One might think that Bultmann and the evangelicals were miles apart, but on this they are remarkably close. “You ask me how I know he lives: he lives within my heart”, never mind five hundred witnesses transmitting the tradition of the resurrection. And so (to continue in full hyperbolic ranting caricature mode for one more sentence :-) ) the more people talk about “the gospel,” the less likely they are to pay attention to the gospels.

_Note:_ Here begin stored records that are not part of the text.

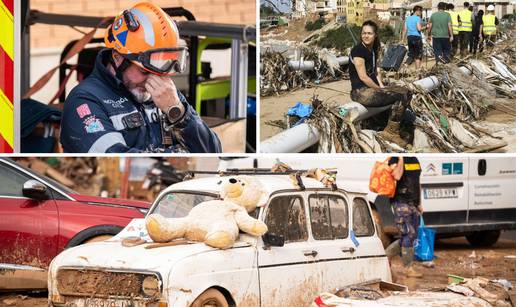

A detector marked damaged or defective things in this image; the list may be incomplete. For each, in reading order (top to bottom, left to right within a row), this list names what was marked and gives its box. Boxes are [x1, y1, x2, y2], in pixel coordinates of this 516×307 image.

destroyed vehicle [0, 159, 151, 292]
destroyed vehicle [48, 174, 392, 306]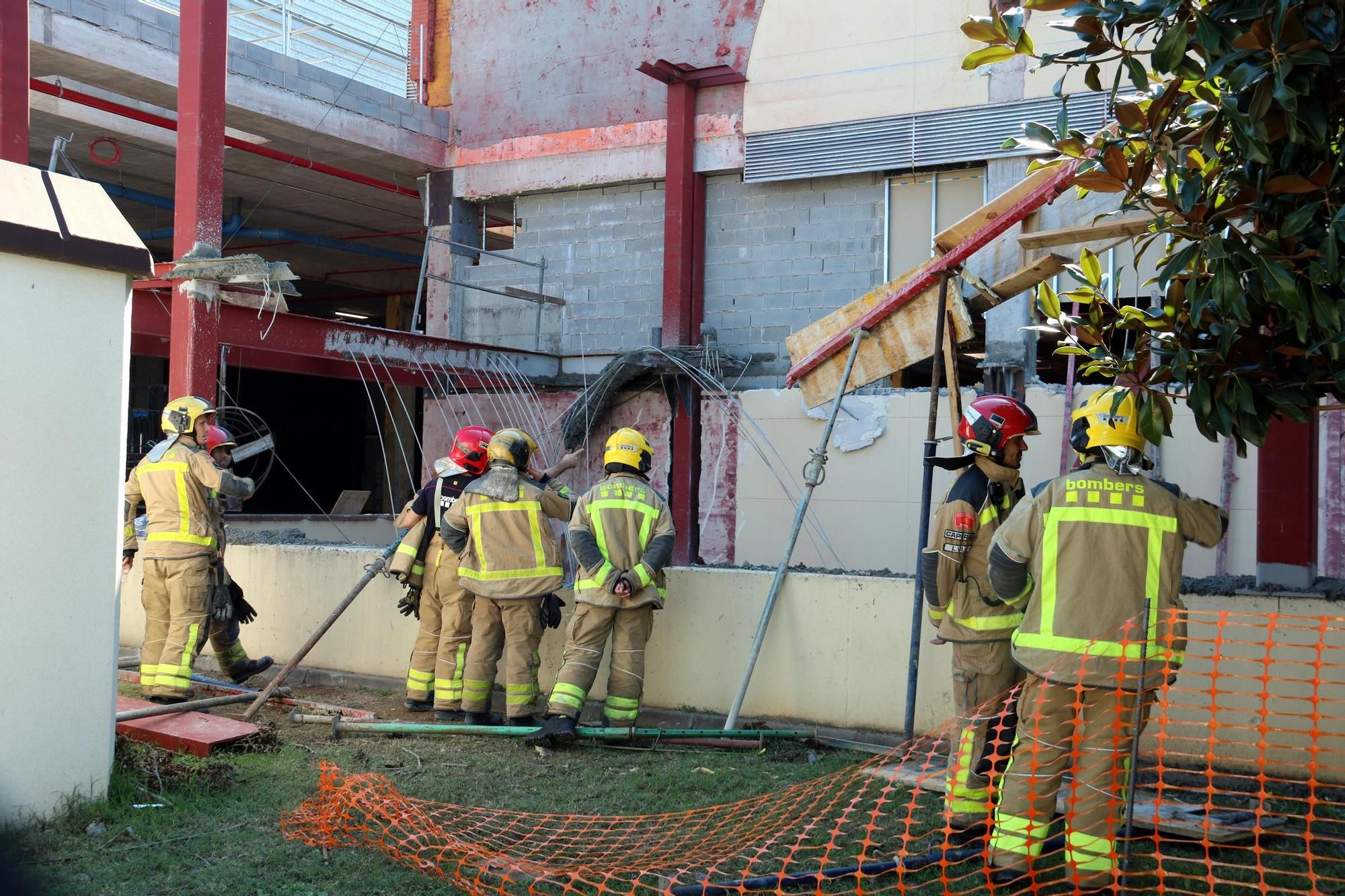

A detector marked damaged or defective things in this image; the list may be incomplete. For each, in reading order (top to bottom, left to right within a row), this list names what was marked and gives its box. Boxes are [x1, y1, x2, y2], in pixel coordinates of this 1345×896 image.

rusty yellow board [785, 266, 974, 409]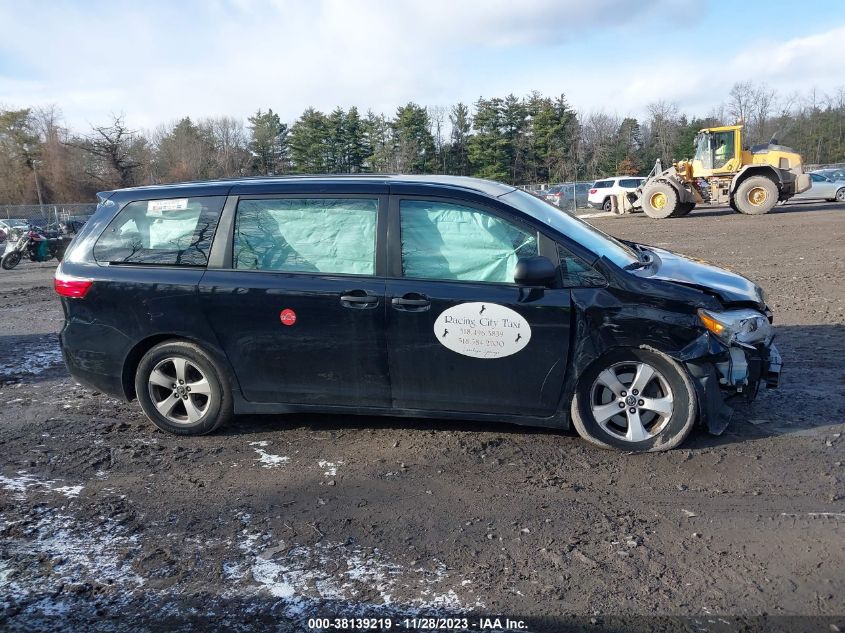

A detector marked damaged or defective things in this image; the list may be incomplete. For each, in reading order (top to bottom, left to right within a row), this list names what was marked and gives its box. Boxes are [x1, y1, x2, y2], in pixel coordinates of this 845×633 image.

But consider the picture of Paul from 1 Corinthians:

  • He appeals to a saying of Jesus for ethical guidance: “To the married I give this command– not I but the Lord– that the wife should not separate from her husband” (1 Corinthians 7:10  NRSV) And, despite all those who assert the readiness of the early Church simply to make up saying of Jesus, we should note how sharply Paul distinguishes his own advice from the sayings tradition.
  • He appeals to a saying of Jesus to discuss his own apostolic practice: (possibly to draw some force for it being used against him): “the Lord commanded that those who proclaim the gospel should get their living by the gospel” (1 Corinthians 9:14  NRSV). Here he notes that he could insist on his right as the Lord’s command to them to support him, but that he freely offers them his ministry.
  • He appeals to church tradition (which is also Jesus’ teaching) to regulate liturgical practice: “For I received from the Lord what I also handed on to you, that the Lord Jesus on the night when he was betrayed took a loaf of bread … (1 Corinthians 11:23 NRSV) So what he demands of them is rooted in the traditions that are passed on, originating with Jesus, received through the apostles, given to Corinth as part of Paul’s founding of the church there, and fundamental to its life.
  • He appeals to church tradition for a basic summary of the faith, and witness to the resurrection: “For I handed on to you as of first importance what I in turn had received: that Christ died for our sins in accordance with the scriptures … (1 Corinthians 15:3 NRSV) and is actually able to equate this handed on tradition with “the good news that I proclaimed to you” (15:1).
  • He appeals to the sensus fidelium: “But if anyone is disposed to be contentious– we have no such custom, nor do the churches of God” (1 Corinthians 11:16 NRSV) Admittedly this appears to be when he has some sense of not making the world’s most coherent argument, and may represent a fall-back position, but it is still one he can make quite readily.

Where in all this is the Paul who rejects the Church’s common traditions? Perhaps it is the polemical sharpness of Galatians that should be read through the lens of the more discursive Corinthians, and not the other way round. Galatians represents Paul’s approach to one very particular and drastic situation. Corinthians shows him working across a range of problems. Nor can we easily speak about a developing view. When it comes to the respective dating of the two letters scholars are divided: either they were written fairly close together in the mid-50s (on a North Galatian hypothesis) or Galatians may be the earlier by some years, with Corinthians representing a more mature and considered view (on a South Galatian hypothesis – to which I incline). But at the very least, it would seem that Paul’s obvious concern for the tradition needs to balance his sense of immediate revelation in the way that we regard him.